Building on these observations, the accompanying study unveils VIRAL (Viral Identification via Rapid Active Learning), a computational structure that blends the biophysical model with artificial intelligence to expedite the identification of high-risk SARS-CoV-2 variants. By examining potential mutations in the spike protein, it discerningly pinpointed those most likely to heighten transmissibility and immune evasion.

“At the onset of a pandemic, when experimental resources are limited, we cannot afford to evaluate every possible mutation,” Wang stated. “VIRAL employs artificial intelligence to concentrate lab efforts on the most pressing candidates — significantly accelerating our capacity to recognize variants that could instigate the next wave.”

The ramifications of this research are extensive. Simulations demonstrate that the VIRAL framework can pinpoint high-risk SARS-CoV-2 variants up to five times more swiftly than traditional strategies, while requiring less than 1 percent of experimental screening efforts. This pronounced increase in efficiency could substantially enhance early outbreak responses.

“This framework not only assists us in monitoring variants — it allows us to stay ahead of them,” said Huot. “By detecting high-fitness variants before they manifest in the general population, we can devise vaccination strategies that proactively address, rather than merely react to, emerging threats.”

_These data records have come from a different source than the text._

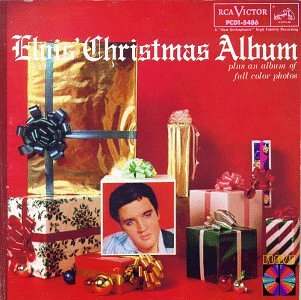 Elvis Presley - Elvis' Christmas Album (Speakers Corner) 1-LP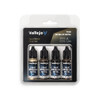 Vallejo - True Metallic Metal - Set - Aged Metal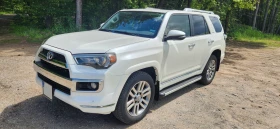 Toyota 4runner Limited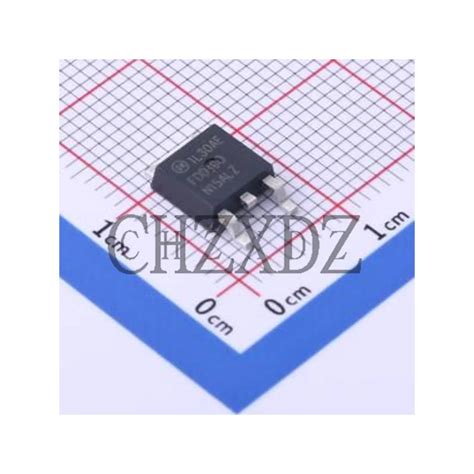 Original Fdd N Alz Mosfet Nch V A M Ohms Mosfet Fdd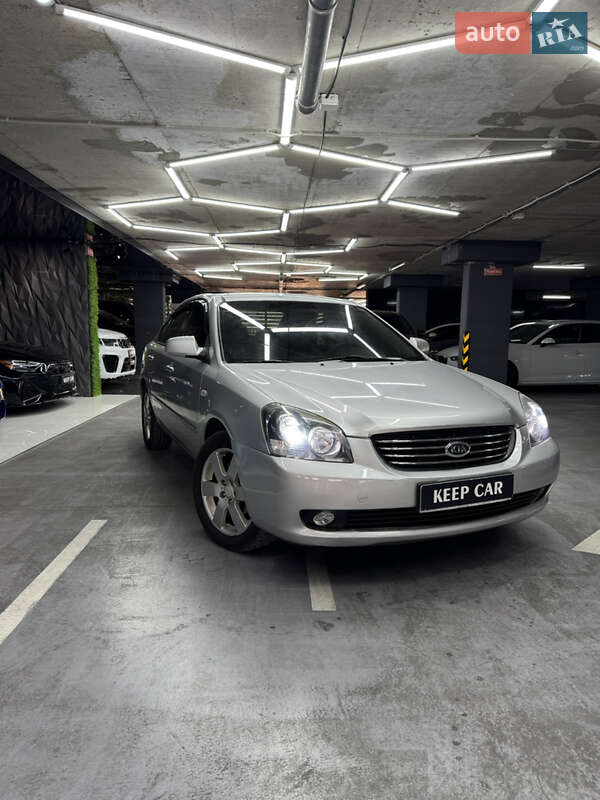 Седан Kia Magentis 2007 в 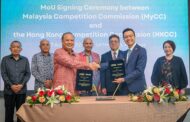 MyCC, Hong Kong Competition Commission meterai MoU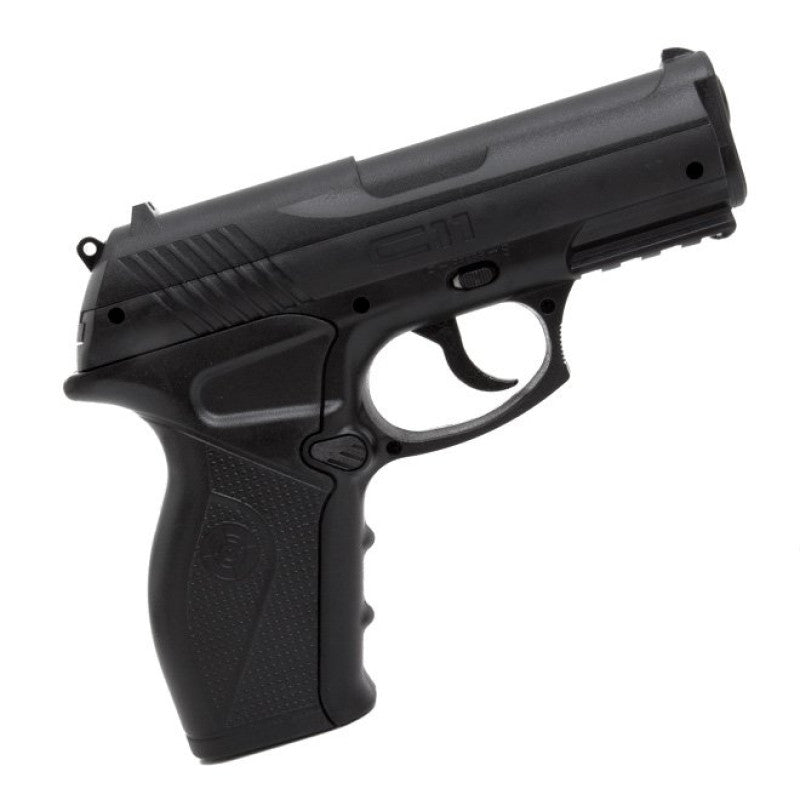 Pistola De Pressão A Gás Co2 C11 4.5Mm - Wingun - Imagem 8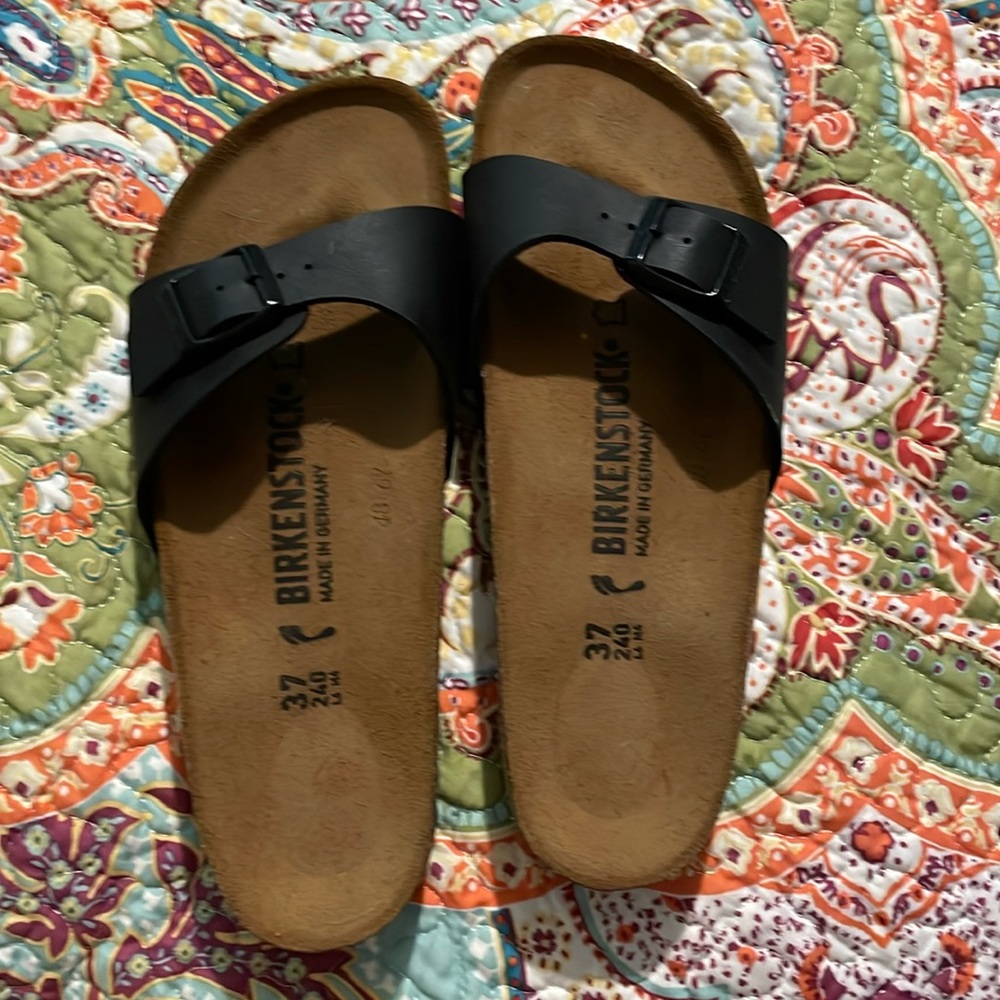 Birkenstock sandals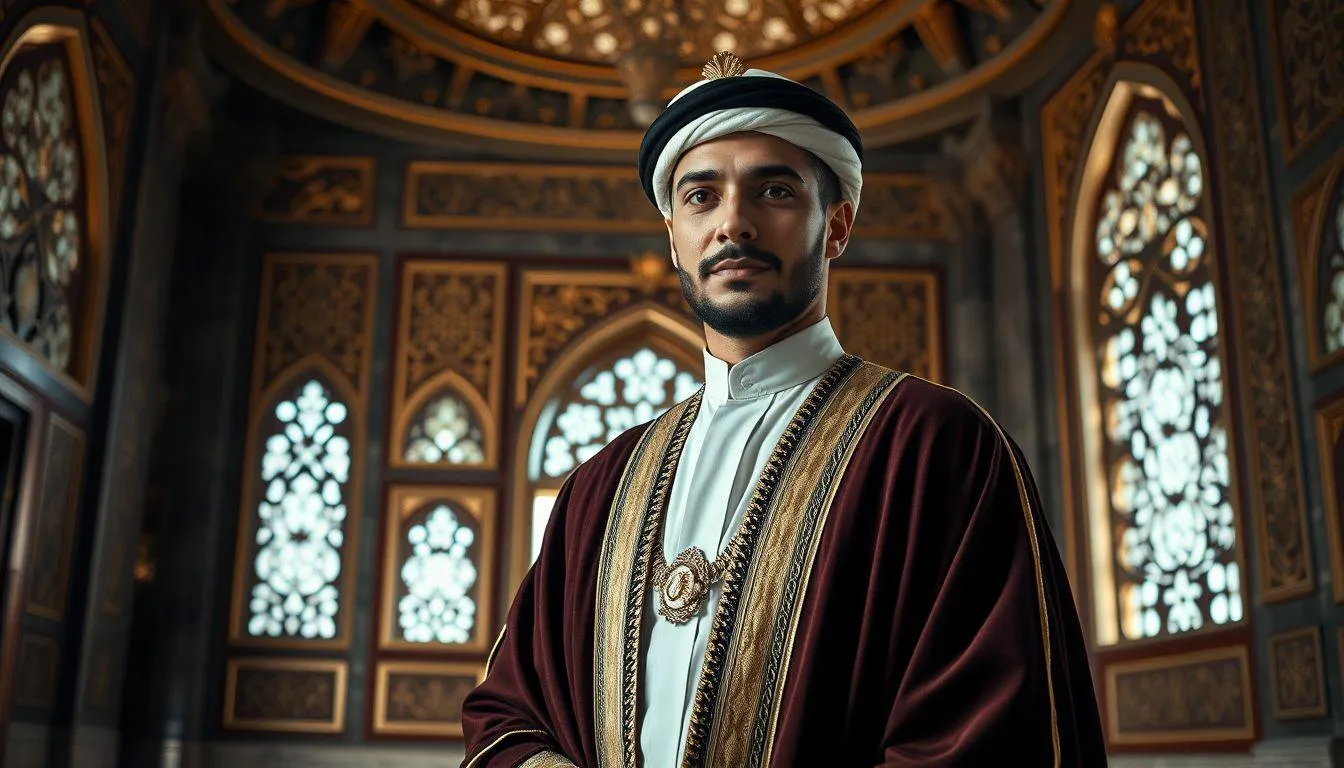 Variasi dan Bentuk Lain Nama Abiyyu (c) Ilustrasi AI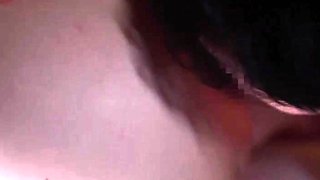 Kinky double japanese blowjob and hardcore fucking session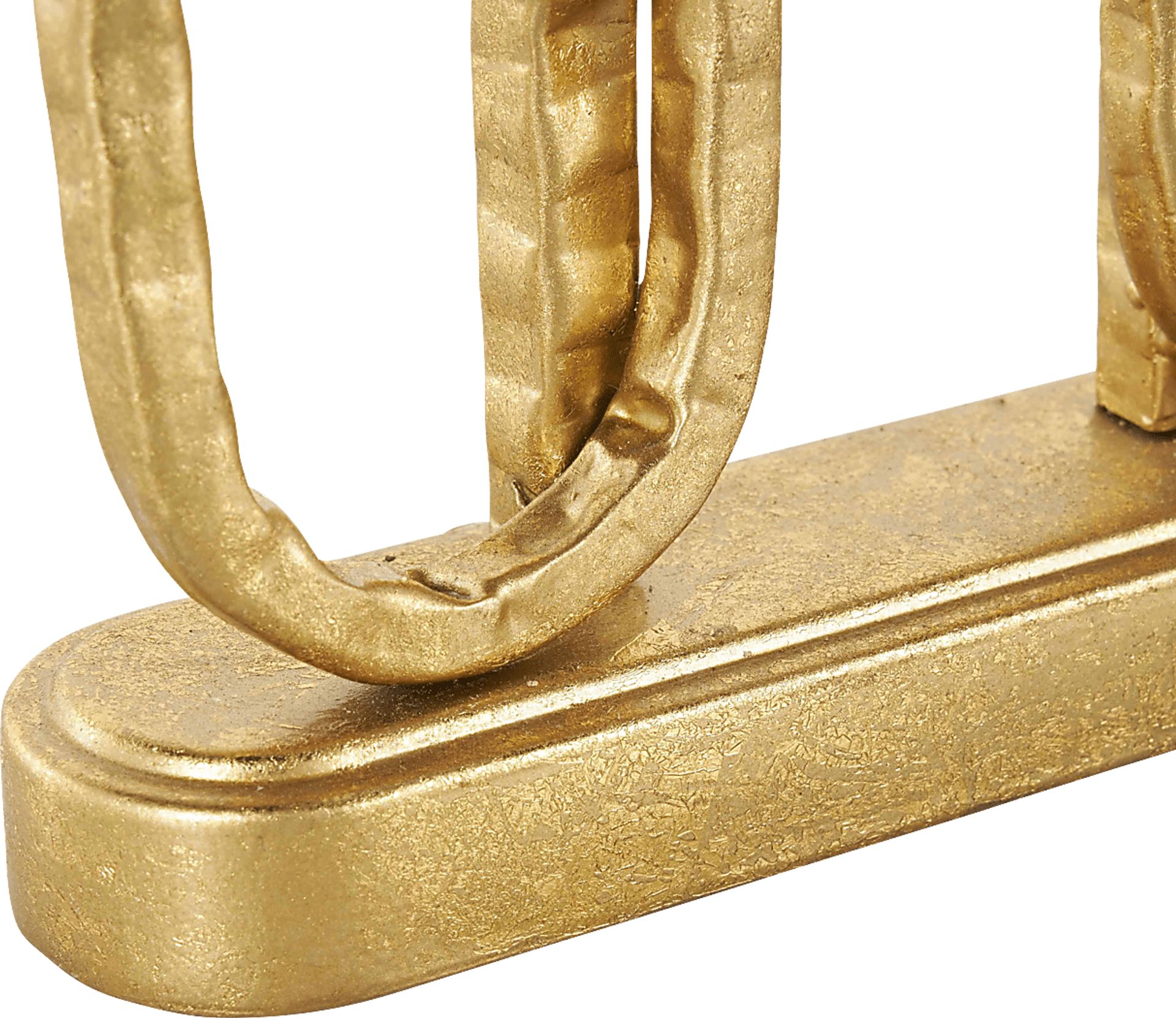 Honyi Gold Candle Holder - Image 7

A standout characteristic of this work is its interdisciplinary nature, with the international Harvard team integrating fields of molecular biophysics, artificial intelligence, and virology to deepen our comprehension of swiftly evolving viral threats.

“By merging physics-driven modeling with machine learning, we are establishing a predictive framework for viral evolution with vast potential,” Shakhnovich noted. “We are eager to explore how this approach may extend beyond infectious diseases into realms like cancer biology.”

Looking forward, the team plans to modify and expand the framework for broader applications, addressing challenges such as other emerging viruses and rapidly evolving tumor cells. They stress that the convergence of physical modeling with AI may shift the paradigm from reactive monitoring to proactive biological forecasting.

“In a world where biological challenges are in constant flux, early warnings and intelligent tools are crucial,” Wang emphasized. “Our ultimate ambition is to develop a platform — one that equips scientists and policymakers with a head start not only in impending pandemics but in confronting swiftly evolving challenges across biological contexts,” added Huot.

Shakhnovich acknowledged funding from the National Institutes of Health for enabling exploratory research aimed at benefitting public health. Essential scientific inquiry and future innovations face severe threats due to budget cuts in Washington, Shakhnovich cautioned.

“Our research has the capability to assist all of humanity in addressing notable health issues,” Shakhnovich mentioned. “Such progress would not have been achievable without federal backing that seeks long-term advantages.”